*Franklin Jorge
Ascendino Leite dispensava-me enquanto viveu um afeto paternal. Nossa amizade, iniciada ao tempo em que vivi no Rio de Janeiro, nos anos de 1970, durou por mais de trinta anos. Chegou a citar-me algumas vezes em volumes de seu famosíssimo ‘’Jornal Literário’, no gênero, um dos grandes monumentos literários da língua portuguesa.
Uma ou duas vezes por semana, ia encontrá-lo depois do meio-dia no Cartório que recebera em concessão do governador Carlos Lacerda, para que não se preocupasse com a sobrevivência e pudesse dedicar o resto de sua vida a escrever os livros que o inscrevem no Panteão literário do século, na condição de estilista e mestre; um escritor, enfim, para escritores.
Nessas deambulações que constituíam para mim um prazer inominável, como algo que se faz esperar com essa espécie de ansiedade permeada de inquietação e prazer, dizia-me que ao homem de poder, dotado de visão e discernimento, agrada cercar-se de pensadores e homens inteligentes providos de cultura, se possível, de uma cultura considerável, pois seria através deles que suas ações se fariam conhecidas e respeitadas pela posteridade. Kubitschek, dizia-me, teve o seu Autran Dourado, a quem deu um Cartório. Chateaubriand, Joel Silveira, de quem leu um artigo publicado em um jornal provinciano e aquilatou o seu talento elevado a grandes alturas. Contratou-o imediatamente, segundo dizem, afirmando: Quero ter essa cobra perto de mim… Lacerda, no fim da vida, se aproximou de Villaça, como sabe, e o fez organizar o seu O cão negro, um livro que há de perdurar. Villaça, que o admirava, traçou-lhe o perfil pelo qual a posteridade o conhecerá e verá de corpo inteiro em sua exorbitância de vida…

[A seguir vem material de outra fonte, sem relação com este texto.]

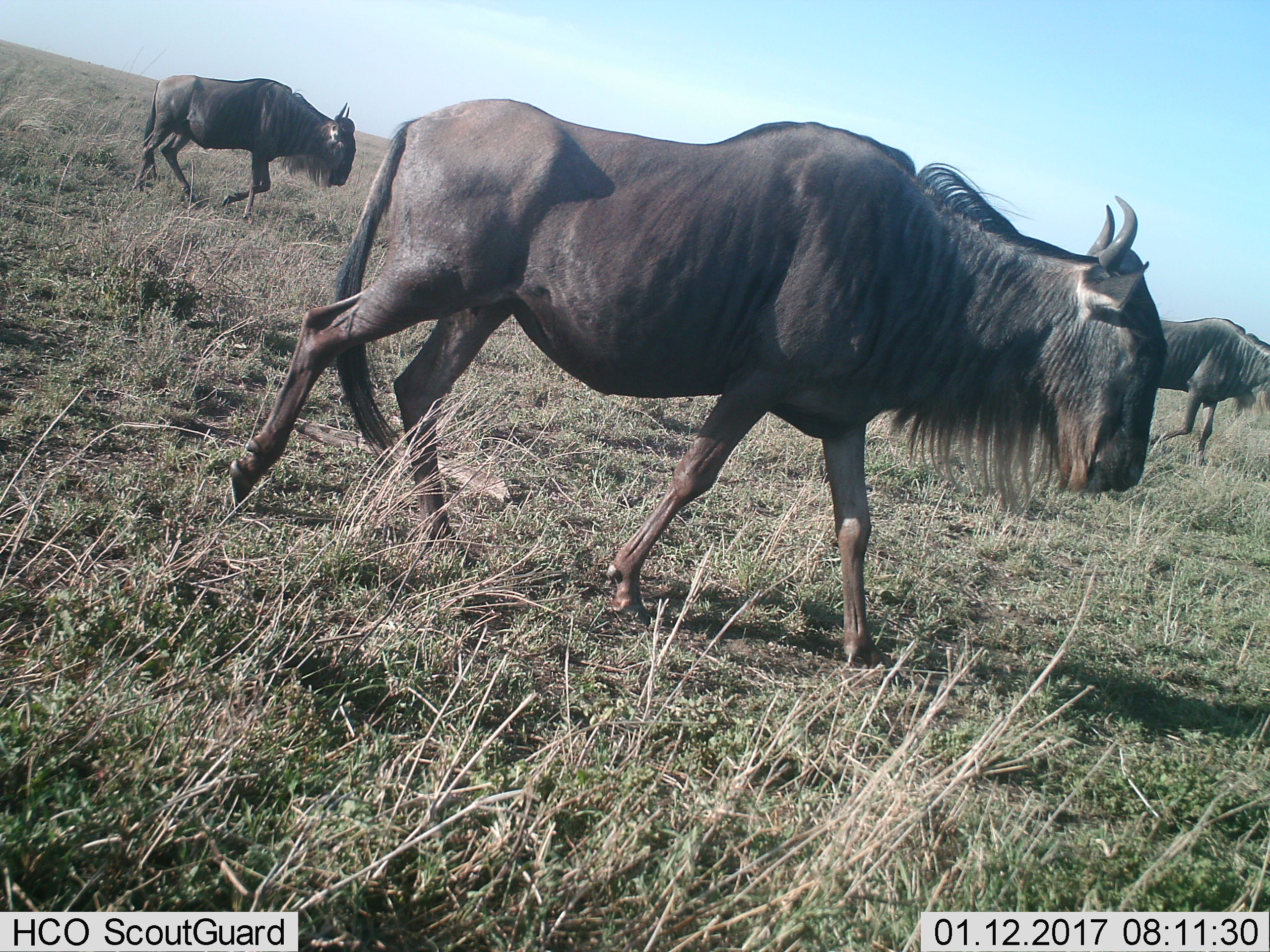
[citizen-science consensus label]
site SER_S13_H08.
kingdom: Animalia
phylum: Chordata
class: Mammalia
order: Artiodactyla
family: Bovidae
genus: Connochaetes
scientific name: Connochaetes taurinus taurinus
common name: blue wildebeest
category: wildebeestblue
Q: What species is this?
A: Wildebeestblue (blue wildebeest) (Connochaetes taurinus taurinus).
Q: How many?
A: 3.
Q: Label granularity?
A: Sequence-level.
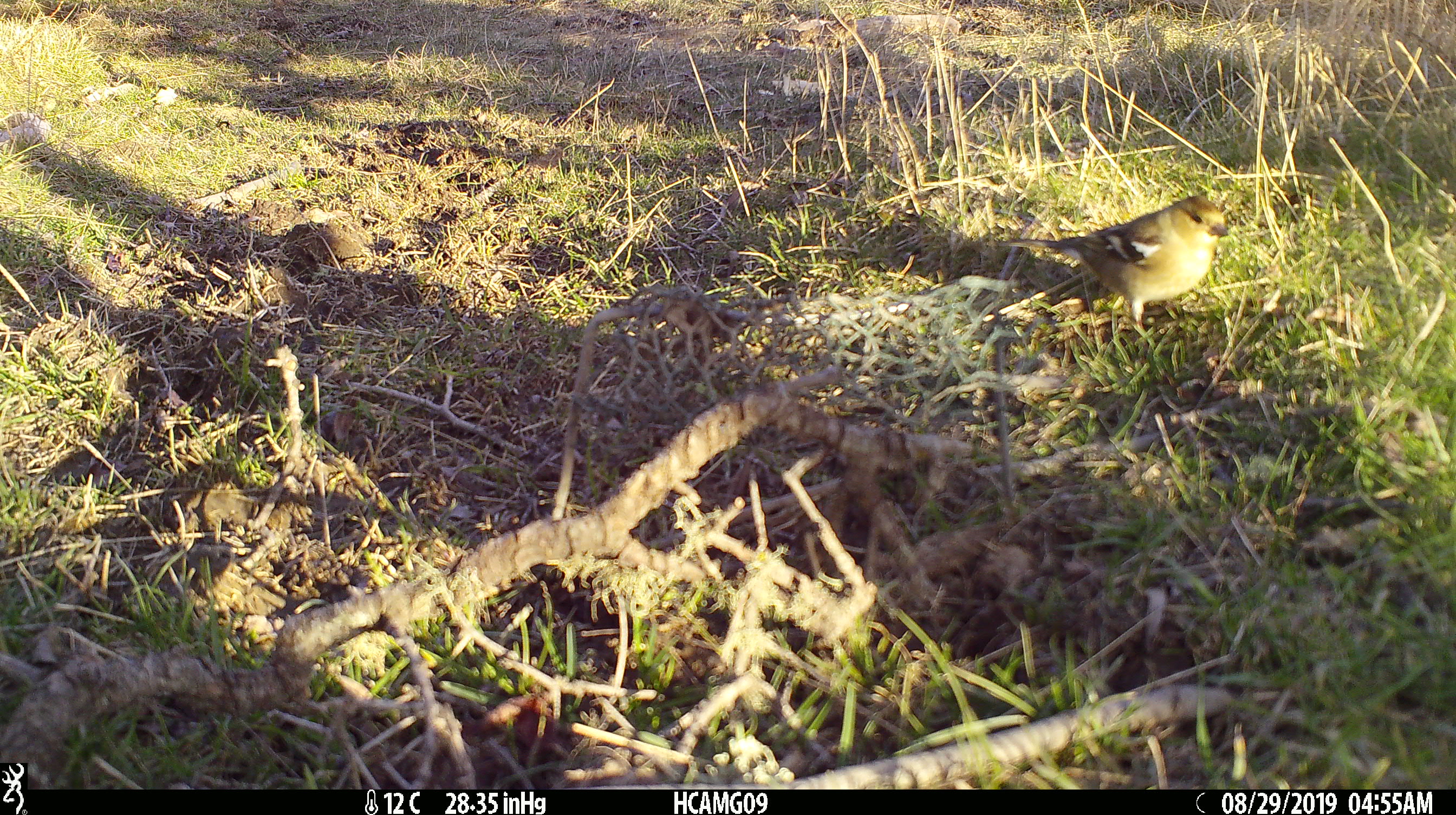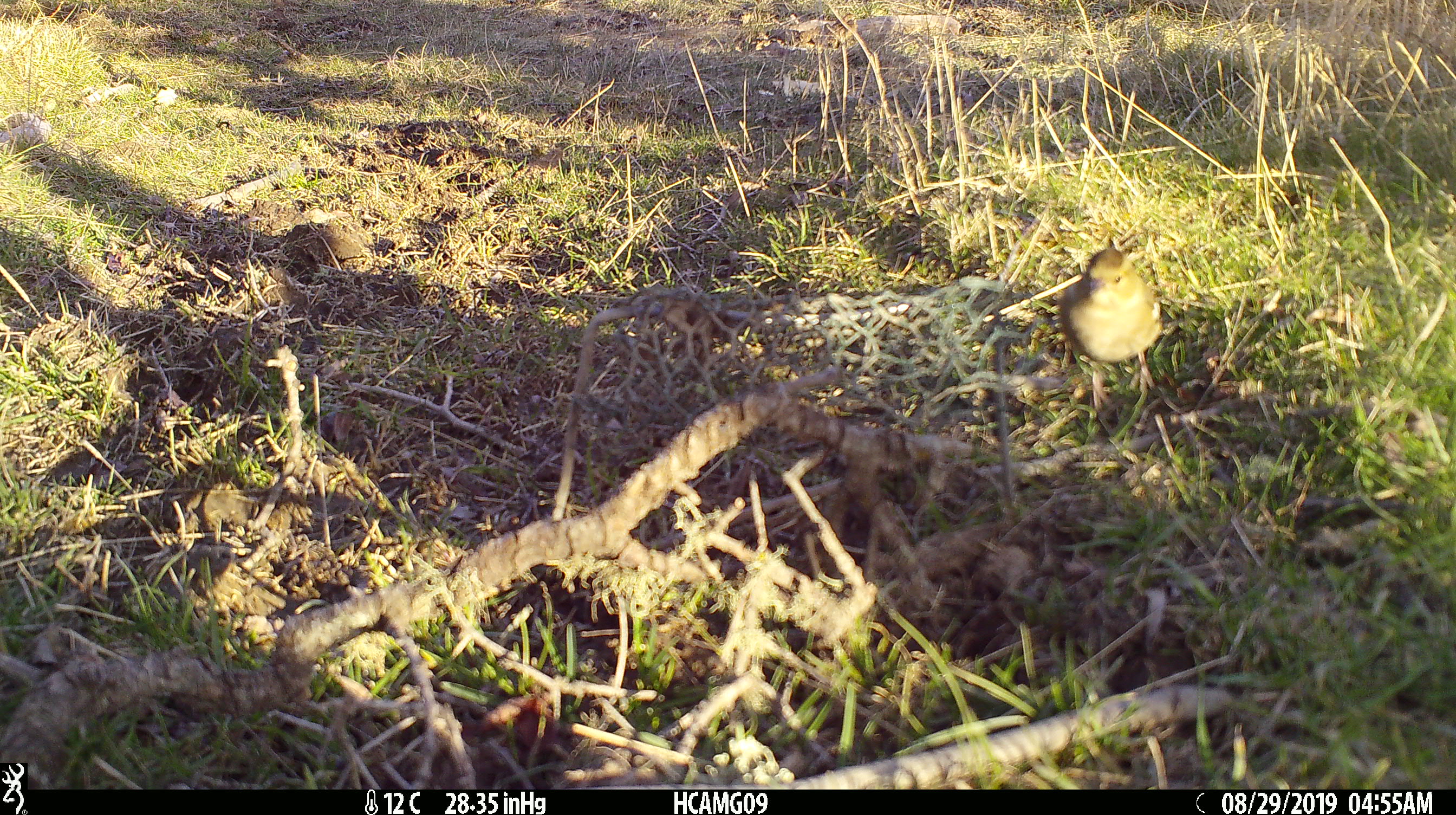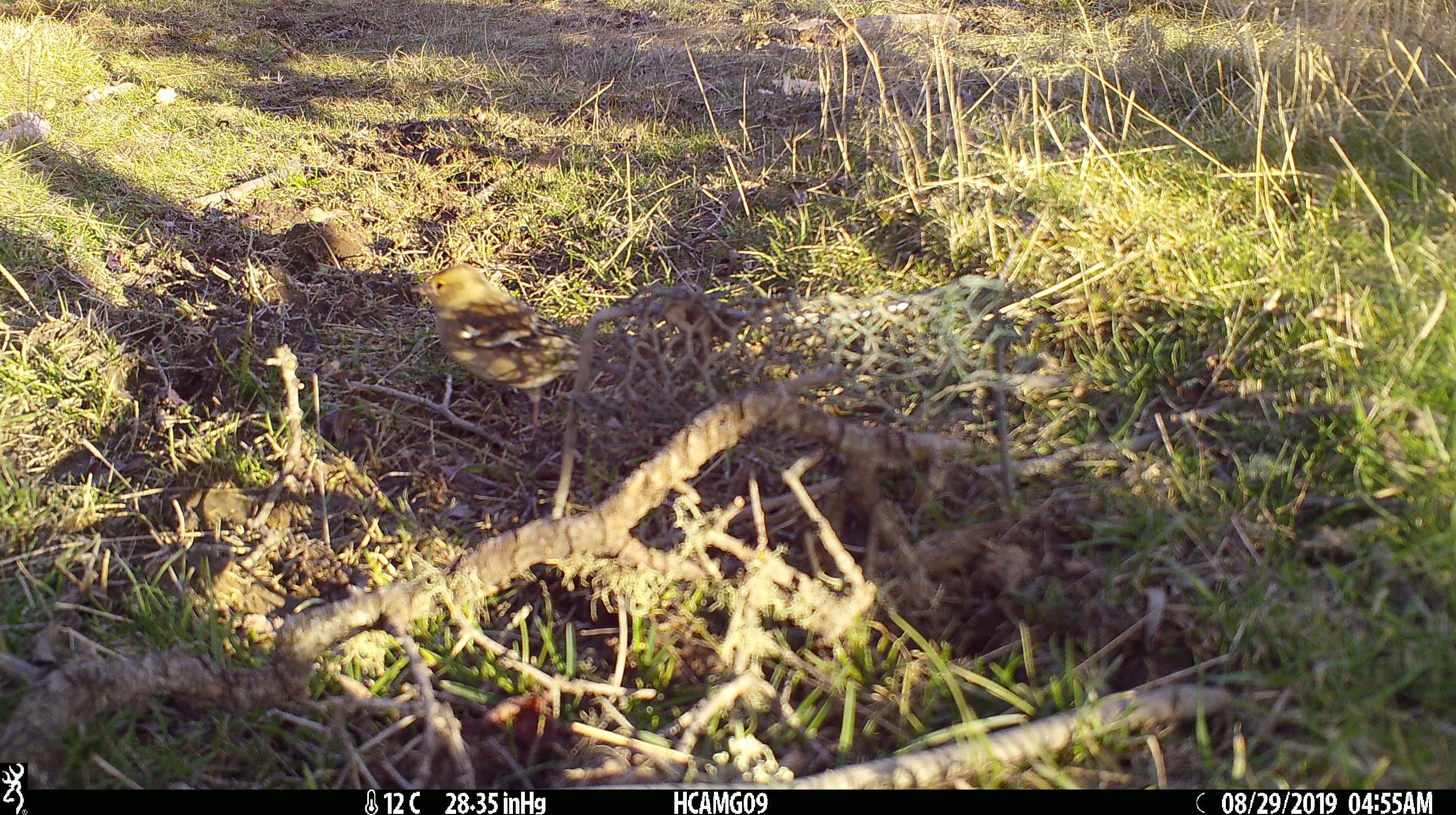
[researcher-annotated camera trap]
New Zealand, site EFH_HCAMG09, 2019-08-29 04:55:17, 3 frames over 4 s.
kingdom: Animalia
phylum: Chordata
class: Aves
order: Passeriformes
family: Fringillidae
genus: Fringilla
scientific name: Fringilla coelebs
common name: common chaffinch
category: chaffinch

Comíamos, nesses dias memoráveis, em tradicionais restaurantes portugueses e árabes do Centro do Rio, para os quais nos dirigíamos a pé, conversando descuidada e animadamente sobre os mais diversos assuntos que incluíam, além da literatura e da vida literária, a politica e a nossa terra Nordestina que nos destinara os fados.
Gostava de orientar-me e aconselhar-me acerca de coisas sobre as quais eu jamais pensara. Frequentemente dizia-me para jamais me inimistar com pessoas que soubessem escrever e, menos ainda se, além de escrever tivessem cultura reconhecida, pois isto só podia redundar em aborrecimentos e prejuízos inauditos. Insistentemente, recomendava: Não polemize com quem domina a palavra, tem cultura e sabe escrever, repetia nessas caminhadas que me enchiam de contentamento, ao ouvi-lo sobre os grandes escritores e políticos que conhecera, como o próprio Lacerda, de quem fora Diretor do Departamento de Imprensa que lhe traria tantos aborrecimentos e prejuízos profissionais, como o banimento da prática jornalística que perdurou mesmo depois da morte do governador, já cassado pelos Militares, muitos anos depois.
Os comunistas o odiavam e quiseram bani-lo do mundo das ideias, usando para isto os expedientes cabulosos mais vis de que são mestres. Mas Ascendino não se deu por vencido e continuou a fazer sua obra e ampliar seu círculo de admiradores. Tinha admirações e ojerizas das quais eu, ainda no começo da vida, partilhava.
Como testemunha ocular da História, mantinha frescas na memória lembranças ainda não registradas nos livros. Era, pois, como uma daquelas bibliotecas vivas de algumas tribos africanas que reverenciam os velhos pelo que amealharam do Tempo.